#### Extracted text
[start]
The smallest node is always active, both internally and externally. As the top node has the minimal possible $\mathbf f$-value, it is internally active (cannot transfer valence to left). Externally, however, it is inactive: it is easy to see (for instance by symmetry) that $\text{left}\mapsto0$, $\text{top}\mapsto1$, $\text{right}\mapsto2$ is also a hypertree, \ie with respect to $\mathbf f$, top may receive a transfer of valence from left. Notice that it does not concern us at all whether the new hypertree has some realization related to the just-constructed realization of~$\mathbf f$. Finally the right node is internally inactive (can transfer valence to both left and top) but externally active because its $\mathbf f$-value is the largest possible and hence may not receive any transfers of valence.
Thus, in this case we find the embedding inactivity values $\overline{ie}(\mathbf f)=\overline{ee}(\mathbf f)=1$.
\end{exam}
\begin{defi}
For a hypergraph $\HH=(V,E)$ with a set of hypertrees $B_E$ and with a ribbon structure on $\bip\HH$, we let
\begin{equation}
\label{eq:tilde_definitions}
\tilde{I}_\HH(\xi)=\sum_{\mathbf f\in B_E} \xi^{\overline{ie}(\mathbf f)}\quad\text{and}\quad\tilde{X}_\HH(\eta)=\sum_{\mathbf f\in B_E} \eta^{\overline{ee}(\mathbf f)}.
\end{equation}
\end{defi}
We prove the following theorem in Section~\ref{sec:shelling}.
\begin{theo}\label{thm:Bernardi-interior_well_def}
For any connected hypergraph $\HH$, ribbon structure on $\bip\HH$, base node, and base edge, we have $\tilde{I}_\HH=I_\HH$. Here $I_\HH$ is the interior polynomial of subsection~\ref{ssec:interior}, whereas $\tilde{I}_\HH$ is defined in~\eqref{eq:tilde_definitions} using the (ht:$E$, cut:$E$) Bernardi process.
[end]
#### Given exercise 1
Print these lines of the records exactly, starting with the line containing "What is the exact" and going on through the last line of the records.
The hypergraph text and the records come from unrelated sources.

#### Material for this exercise
[start]
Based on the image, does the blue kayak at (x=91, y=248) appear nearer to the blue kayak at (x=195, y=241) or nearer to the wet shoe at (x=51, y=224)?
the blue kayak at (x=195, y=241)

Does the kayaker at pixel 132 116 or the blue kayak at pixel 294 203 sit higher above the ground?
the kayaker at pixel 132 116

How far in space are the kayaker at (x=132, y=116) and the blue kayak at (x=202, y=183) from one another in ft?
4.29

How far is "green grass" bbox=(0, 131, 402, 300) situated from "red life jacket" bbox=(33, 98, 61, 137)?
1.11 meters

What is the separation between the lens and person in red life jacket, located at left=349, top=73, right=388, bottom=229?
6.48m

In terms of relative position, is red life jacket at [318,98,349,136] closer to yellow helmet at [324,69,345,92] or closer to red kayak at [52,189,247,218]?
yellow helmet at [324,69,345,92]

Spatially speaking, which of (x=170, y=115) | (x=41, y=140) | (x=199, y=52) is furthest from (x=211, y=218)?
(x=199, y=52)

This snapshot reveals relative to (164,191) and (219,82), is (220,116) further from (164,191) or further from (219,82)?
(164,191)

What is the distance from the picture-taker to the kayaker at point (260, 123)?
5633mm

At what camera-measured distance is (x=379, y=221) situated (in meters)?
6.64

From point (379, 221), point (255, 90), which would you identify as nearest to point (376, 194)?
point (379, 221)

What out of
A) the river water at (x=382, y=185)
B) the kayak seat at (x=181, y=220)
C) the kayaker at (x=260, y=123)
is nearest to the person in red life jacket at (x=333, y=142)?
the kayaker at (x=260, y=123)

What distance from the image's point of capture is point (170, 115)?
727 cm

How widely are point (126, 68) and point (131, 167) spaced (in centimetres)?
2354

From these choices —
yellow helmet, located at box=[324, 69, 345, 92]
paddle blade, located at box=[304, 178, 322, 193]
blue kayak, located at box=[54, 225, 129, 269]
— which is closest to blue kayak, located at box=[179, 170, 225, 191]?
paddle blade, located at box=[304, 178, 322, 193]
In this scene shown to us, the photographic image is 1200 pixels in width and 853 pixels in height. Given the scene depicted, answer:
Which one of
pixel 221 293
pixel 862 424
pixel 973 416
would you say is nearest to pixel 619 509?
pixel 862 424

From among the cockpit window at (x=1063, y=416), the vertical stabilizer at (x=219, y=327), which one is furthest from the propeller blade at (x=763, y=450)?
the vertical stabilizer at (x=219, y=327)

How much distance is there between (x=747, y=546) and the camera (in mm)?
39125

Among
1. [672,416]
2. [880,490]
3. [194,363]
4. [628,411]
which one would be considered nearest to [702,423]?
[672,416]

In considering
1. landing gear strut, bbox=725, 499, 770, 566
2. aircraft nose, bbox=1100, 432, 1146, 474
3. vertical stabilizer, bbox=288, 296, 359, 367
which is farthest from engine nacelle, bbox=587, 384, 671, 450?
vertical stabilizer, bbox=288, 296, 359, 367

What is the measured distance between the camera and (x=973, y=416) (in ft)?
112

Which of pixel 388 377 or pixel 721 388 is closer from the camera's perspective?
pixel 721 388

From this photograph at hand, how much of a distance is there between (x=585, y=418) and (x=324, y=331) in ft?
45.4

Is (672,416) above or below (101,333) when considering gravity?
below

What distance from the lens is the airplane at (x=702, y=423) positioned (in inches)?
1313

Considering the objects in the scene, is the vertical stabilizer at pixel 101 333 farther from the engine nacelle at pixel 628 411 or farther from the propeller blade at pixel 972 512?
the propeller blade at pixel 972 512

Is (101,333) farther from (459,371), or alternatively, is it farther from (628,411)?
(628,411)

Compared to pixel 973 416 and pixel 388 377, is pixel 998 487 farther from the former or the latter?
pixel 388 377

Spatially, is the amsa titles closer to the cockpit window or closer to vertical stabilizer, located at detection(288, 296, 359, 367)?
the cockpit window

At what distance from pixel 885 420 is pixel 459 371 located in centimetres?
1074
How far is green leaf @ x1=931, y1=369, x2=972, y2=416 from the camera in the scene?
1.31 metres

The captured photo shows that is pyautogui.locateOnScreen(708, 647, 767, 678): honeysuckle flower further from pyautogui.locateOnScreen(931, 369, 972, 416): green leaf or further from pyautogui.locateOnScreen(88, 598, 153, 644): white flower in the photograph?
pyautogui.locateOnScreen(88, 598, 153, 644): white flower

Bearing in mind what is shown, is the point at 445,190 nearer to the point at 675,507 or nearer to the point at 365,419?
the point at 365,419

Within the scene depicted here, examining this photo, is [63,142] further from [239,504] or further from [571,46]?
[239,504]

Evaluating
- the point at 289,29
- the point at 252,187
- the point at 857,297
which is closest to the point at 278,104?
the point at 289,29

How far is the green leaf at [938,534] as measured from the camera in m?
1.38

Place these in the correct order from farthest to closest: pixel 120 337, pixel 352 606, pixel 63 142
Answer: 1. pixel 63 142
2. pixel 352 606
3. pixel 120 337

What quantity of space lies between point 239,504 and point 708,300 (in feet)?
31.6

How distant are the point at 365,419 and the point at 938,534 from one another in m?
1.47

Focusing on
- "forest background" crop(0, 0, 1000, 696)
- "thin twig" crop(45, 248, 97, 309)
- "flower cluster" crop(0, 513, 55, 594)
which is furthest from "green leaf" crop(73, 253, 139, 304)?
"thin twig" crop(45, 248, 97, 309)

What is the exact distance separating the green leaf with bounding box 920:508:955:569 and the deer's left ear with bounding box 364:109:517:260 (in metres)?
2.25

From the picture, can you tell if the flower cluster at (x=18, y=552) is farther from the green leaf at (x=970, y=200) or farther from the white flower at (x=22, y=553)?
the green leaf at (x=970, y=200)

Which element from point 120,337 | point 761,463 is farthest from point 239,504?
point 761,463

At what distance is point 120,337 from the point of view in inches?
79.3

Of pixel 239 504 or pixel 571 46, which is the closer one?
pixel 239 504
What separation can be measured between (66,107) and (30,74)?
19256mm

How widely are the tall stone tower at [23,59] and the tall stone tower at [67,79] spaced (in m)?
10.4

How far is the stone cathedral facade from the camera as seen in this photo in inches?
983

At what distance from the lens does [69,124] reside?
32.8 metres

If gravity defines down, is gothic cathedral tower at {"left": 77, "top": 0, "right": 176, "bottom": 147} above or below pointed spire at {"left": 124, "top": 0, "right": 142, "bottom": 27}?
[end]
#### Given exercise 2
Output the passage of the hypergraph text exactly, starting with "The smallest node" and going on through "transfers of valence.".

#### Answer 1
What is the exact distance separating the green leaf with bounding box 920:508:955:569 and the deer's left ear with bounding box 364:109:517:260 (in metres)?
2.25

From the picture, can you tell if the flower cluster at (x=18, y=552) is farther from the green leaf at (x=970, y=200) or farther from the white flower at (x=22, y=553)?
the green leaf at (x=970, y=200)

Which element from point 120,337 | point 761,463 is farthest from point 239,504?
point 761,463

At what distance is point 120,337 from the point of view in inches?
79.3

Of pixel 239 504 or pixel 571 46, which is the closer one?
pixel 239 504
What separation can be measured between (66,107) and (30,74)?
19256mm

How widely are the tall stone tower at [23,59] and the tall stone tower at [67,79] spaced (in m)?
10.4

How far is the stone cathedral facade from the camera as seen in this photo in inches?
983

At what distance from the lens does [69,124] reside?
32.8 metres

If gravity defines down, is gothic cathedral tower at {"left": 77, "top": 0, "right": 176, "bottom": 147} above or below pointed spire at {"left": 124, "top": 0, "right": 142, "bottom": 27}?

#### Answer 2
The smallest node is always active, both internally and externally. As the top node has the minimal possible $\mathbf f$-value, it is internally active (cannot transfer valence to left). Externally, however, it is inactive: it is easy to see (for instance by symmetry) that $\text{left}\mapsto0$, $\text{top}\mapsto1$, $\text{right}\mapsto2$ is also a hypertree, \ie with respect to $\mathbf f$, top may receive a transfer of valence from left. Notice that it does not concern us at all whether the new hypertree has some realization related to the just-constructed realization of~$\mathbf f$. Finally the right node is internally inactive (can transfer valence to both left and top) but externally active because its $\mathbf f$-value is the largest possible and hence may not receive any transfers of valence.